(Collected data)
+---+

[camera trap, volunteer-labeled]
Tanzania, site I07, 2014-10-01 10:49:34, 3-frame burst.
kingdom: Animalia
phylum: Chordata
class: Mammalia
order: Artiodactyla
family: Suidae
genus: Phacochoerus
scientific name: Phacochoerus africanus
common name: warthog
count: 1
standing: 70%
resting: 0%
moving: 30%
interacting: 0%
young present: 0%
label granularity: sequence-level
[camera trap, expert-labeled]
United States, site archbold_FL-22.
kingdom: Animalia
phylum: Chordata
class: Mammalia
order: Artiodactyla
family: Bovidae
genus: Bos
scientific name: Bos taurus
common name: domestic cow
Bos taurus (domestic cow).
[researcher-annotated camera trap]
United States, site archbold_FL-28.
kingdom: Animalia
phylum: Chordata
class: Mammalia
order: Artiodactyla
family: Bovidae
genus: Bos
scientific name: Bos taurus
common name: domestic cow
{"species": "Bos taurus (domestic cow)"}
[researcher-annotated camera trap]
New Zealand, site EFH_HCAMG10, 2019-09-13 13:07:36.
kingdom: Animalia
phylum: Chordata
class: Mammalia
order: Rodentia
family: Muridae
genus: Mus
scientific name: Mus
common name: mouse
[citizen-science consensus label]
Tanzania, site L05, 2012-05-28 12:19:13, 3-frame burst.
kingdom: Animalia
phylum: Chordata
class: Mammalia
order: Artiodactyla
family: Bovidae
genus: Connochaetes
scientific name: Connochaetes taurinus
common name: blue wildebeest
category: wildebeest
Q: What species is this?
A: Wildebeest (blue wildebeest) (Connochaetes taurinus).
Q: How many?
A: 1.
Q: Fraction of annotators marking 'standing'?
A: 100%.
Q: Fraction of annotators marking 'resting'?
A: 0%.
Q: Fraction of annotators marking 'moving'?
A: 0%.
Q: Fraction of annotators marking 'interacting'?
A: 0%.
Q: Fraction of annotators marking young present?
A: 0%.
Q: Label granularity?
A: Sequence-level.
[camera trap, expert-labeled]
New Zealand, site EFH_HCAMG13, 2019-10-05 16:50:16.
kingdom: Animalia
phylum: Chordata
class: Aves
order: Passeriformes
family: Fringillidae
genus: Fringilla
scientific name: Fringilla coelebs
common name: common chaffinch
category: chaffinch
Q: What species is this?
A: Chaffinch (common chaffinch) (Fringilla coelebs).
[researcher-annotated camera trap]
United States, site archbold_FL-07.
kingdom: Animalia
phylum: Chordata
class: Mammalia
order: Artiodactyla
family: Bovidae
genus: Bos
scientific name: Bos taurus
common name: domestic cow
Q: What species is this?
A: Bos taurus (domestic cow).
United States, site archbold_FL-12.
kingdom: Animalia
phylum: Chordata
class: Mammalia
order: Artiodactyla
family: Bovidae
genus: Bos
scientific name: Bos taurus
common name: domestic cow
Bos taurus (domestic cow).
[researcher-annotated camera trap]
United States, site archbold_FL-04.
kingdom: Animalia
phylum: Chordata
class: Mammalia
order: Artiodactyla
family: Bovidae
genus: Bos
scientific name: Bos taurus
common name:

+---+

__Task to carry out__
Every entry above needs to be duplicated exactly.

__Written response__
[camera trap, volunteer-labeled]
Tanzania, site I07, 2014-10-01 10:49:34, 3-frame burst.
kingdom: Animalia
phylum: Chordata
class: Mammalia
order: Artiodactyla
family: Suidae
genus: Phacochoerus
scientific name: Phacochoerus africanus
common name: warthog
count: 1
standing: 70%
resting: 0%
moving: 30%
interacting: 0%
young present: 0%
label granularity: sequence-level
[camera trap, expert-labeled]
United States, site archbold_FL-22.
kingdom: Animalia
phylum: Chordata
class: Mammalia
order: Artiodactyla
family: Bovidae
genus: Bos
scientific name: Bos taurus
common name: domestic cow
Bos taurus (domestic cow).
[researcher-annotated camera trap]
United States, site archbold_FL-28.
kingdom: Animalia
phylum: Chordata
class: Mammalia
order: Artiodactyla
family: Bovidae
genus: Bos
scientific name: Bos taurus
common name: domestic cow
{"species": "Bos taurus (domestic cow)"}
[researcher-annotated camera trap]
New Zealand, site EFH_HCAMG10, 2019-09-13 13:07:36.
kingdom: Animalia
phylum: Chordata
class: Mammalia
order: Rodentia
family: Muridae
genus: Mus
scientific name: Mus
common name: mouse
[citizen-science consensus label]
Tanzania, site L05, 2012-05-28 12:19:13, 3-frame burst.
kingdom: Animalia
phylum: Chordata
class: Mammalia
order: Artiodactyla
family: Bovidae
genus: Connochaetes
scientific name: Connochaetes taurinus
common name: blue wildebeest
category: wildebeest
Q: What species is this?
A: Wildebeest (blue wildebeest) (Connochaetes taurinus).
Q: How many?
A: 1.
Q: Fraction of annotators marking 'standing'?
A: 100%.
Q: Fraction of annotators marking 'resting'?
A: 0%.
Q: Fraction of annotators marking 'moving'?
A: 0%.
Q: Fraction of annotators marking 'interacting'?
A: 0%.
Q: Fraction of annotators marking young present?
A: 0%.
Q: Label granularity?
A: Sequence-level.
[camera trap, expert-labeled]
New Zealand, site EFH_HCAMG13, 2019-10-05 16:50:16.
kingdom: Animalia
phylum: Chordata
class: Aves
order: Passeriformes
family: Fringillidae
genus: Fringilla
scientific name: Fringilla coelebs
common name: common chaffinch
category: chaffinch
Q: What species is this?
A: Chaffinch (common chaffinch) (Fringilla coelebs).
[researcher-annotated camera trap]
United States, site archbold_FL-07.
kingdom: Animalia
phylum: Chordata
class: Mammalia
order: Artiodactyla
family: Bovidae
genus: Bos
scientific name: Bos taurus
common name: domestic cow
Q: What species is this?
A: Bos taurus (domestic cow).
United States, site archbold_FL-12.
kingdom: Animalia
phylum: Chordata
class: Mammalia
order: Artiodactyla
family: Bovidae
genus: Bos
scientific name: Bos taurus
common name: domestic cow
Bos taurus (domestic cow).
[researcher-annotated camera trap]
United States, site archbold_FL-04.
kingdom: Animalia
phylum: Chordata
class: Mammalia
order: Artiodactyla
family: Bovidae
genus: Bos
scientific name: Bos taurus
common name:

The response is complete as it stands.